Small groups basically just logged off. While larger groups continued on, sure at a slower pace but at least they were able to log in and play.
Sorry mate but unless Olmeca is prepared to post his findings - It is no different to CCP saying “Eve is in good shape and has a bright future”.
You do know communities are formed around selfish self interest right…
I will admit that it does take alot of effort to co-ordiante thise alliances, my issue is not that but rather that those large alliances have a near infinite supply of anoms and ore to mine which makes it easier to just continue building on larger and larger scales with no penalty. In other areas of space this is not the case which becomes a self fulfilling cycle and is why other large organized groups outside of null alliances can never catch up so they instead join a coalition.
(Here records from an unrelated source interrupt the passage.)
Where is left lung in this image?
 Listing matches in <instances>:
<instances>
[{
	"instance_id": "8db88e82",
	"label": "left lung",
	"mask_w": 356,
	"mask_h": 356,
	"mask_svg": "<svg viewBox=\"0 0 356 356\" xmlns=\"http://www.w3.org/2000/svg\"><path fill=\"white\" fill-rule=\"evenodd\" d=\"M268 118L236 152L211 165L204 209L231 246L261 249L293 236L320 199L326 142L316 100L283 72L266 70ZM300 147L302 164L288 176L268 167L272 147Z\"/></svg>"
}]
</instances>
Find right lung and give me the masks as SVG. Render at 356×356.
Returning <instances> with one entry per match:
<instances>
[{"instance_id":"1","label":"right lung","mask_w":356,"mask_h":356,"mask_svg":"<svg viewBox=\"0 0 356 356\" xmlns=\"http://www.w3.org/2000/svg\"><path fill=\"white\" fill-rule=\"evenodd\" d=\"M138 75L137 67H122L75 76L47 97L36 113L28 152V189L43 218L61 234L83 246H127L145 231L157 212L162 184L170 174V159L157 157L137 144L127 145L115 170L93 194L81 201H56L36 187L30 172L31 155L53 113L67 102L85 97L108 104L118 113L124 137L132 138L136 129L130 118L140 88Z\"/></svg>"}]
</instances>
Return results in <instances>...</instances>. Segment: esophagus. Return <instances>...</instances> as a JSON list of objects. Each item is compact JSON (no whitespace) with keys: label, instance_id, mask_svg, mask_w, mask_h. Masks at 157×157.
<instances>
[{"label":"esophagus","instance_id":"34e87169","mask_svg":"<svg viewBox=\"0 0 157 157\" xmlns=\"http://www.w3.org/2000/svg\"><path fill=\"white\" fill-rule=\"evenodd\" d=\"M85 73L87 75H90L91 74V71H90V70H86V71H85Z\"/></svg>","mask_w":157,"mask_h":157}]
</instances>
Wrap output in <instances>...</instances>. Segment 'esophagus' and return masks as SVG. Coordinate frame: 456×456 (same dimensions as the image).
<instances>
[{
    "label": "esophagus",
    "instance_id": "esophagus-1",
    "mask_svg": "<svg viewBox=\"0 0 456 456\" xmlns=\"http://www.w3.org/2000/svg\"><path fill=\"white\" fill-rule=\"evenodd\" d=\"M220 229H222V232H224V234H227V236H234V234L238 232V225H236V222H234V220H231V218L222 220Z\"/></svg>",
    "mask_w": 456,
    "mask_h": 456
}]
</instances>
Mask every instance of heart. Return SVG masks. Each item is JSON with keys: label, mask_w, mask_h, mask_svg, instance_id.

The cycle is already been going for to long and idk if it can be stopped.
On ore, I agree, the supply is functionally infinite… once you pay for it. Remember, those take IHUB upgrades, and in order to put in those upgrades requires a certain Industry index in the system. There’s work that needs to be done to get those rewards going.
On ratting anoms… there’s literally infinite numbers of missions available in HS/LS.
But no, it doesn’t scale up infinitely. That’s not to say we’ve seen anyone hit the limits of scaling, but we’ve certainly been able to project where those limits are. Triple our number of people, and Delve’d be pushing its functional limit.
If that were the case, they’d just need to go to Providence for a while. NRDS null-sec, remember? What keeps them hamstrung isn’t the ratting/mining. It’s the supercapitals. They’re what maintain the stranglehold the large blocs have, right now.
I’m curious - Just who do you think would be the winners if Goons or Test or any of the other mega groups have to start raiding other regions of space for resources?
Being in a small alliance, I certainly don’t want Goons coming to my front door to collect resources.
While depleting resources sounds like a good plan - Consider the affects it would have on small/er groups in Sov Nul.
The big groups aren’t going to “raid” the space of other big groups, they will plunder areas where small/er groups live. Why take on a war you may not win, when there is easier targets.,.
Does ANYONE really want to see all of Sov held by only a few mega groups?
Yeah sadly the care and development has been split up over time.
Various parts of a company working toward “own goals” is never a good way to run a company.
All the various parts of a company should be working toward the same goal - To improve the companies product and how it is delivered to existing and potential customers - “Lets make it harder for existing customers and make it easier for new ones”, should never be a design goal.
Balance and fair dealings are the key to success, whether you sell used cars, run a bank or a gaming company, ALL customers are valuable and should receive the same level of service.